The Indispensable Role of Stack Overflow in AI Development
Now, for the second thought: I want to express my heartfelt gratitude to every single person who has ever contributed to Stack Overflow—and I mean everyone.
Did you know that large language models (LLMs) essentially cannot code without access to the exceptionally high-quality, Creative Commons-licensed programming Q&A dataset that we all built together on Stack Overflow? Don't take my word for it—ask the LLMs themselves. Go ahead, really grill them on this topic. I strongly recommend using pro mode when querying, because those are the only decent LLM modes in my experience. It is incredible what you can achieve with a global brain statistics approach and a strongly curated dataset created by we, the people.

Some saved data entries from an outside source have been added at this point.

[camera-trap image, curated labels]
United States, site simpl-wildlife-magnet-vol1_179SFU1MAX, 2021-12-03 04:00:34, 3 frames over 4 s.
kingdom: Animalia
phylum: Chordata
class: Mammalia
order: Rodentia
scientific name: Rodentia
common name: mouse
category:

A Cautionary Tale for AI Companies
One last point: if the LLMs end up hollowing out the very communities that produce all their training data, they will deeply regret it. I offer the same advice to these LLM and generative AI companies that I gave to Joel Spolsky when I left Stack Overflow to start Discourse: do not, for any reason, under any circumstances, kill the goose that lays the golden eggs. That goose is the human community around your product that does all the real work.
Respect the Community That Built You
It is straightforward: treat the community with the respect they deserve—that we all deserve. Thank you for being a friend, because there is no way I could have done any of this without you. 💛
Note: This article contains personal reflections from Jeff Atwood, co-founder of Stack Overflow and Discourse, and current advocate for guaranteed minimum income initiatives.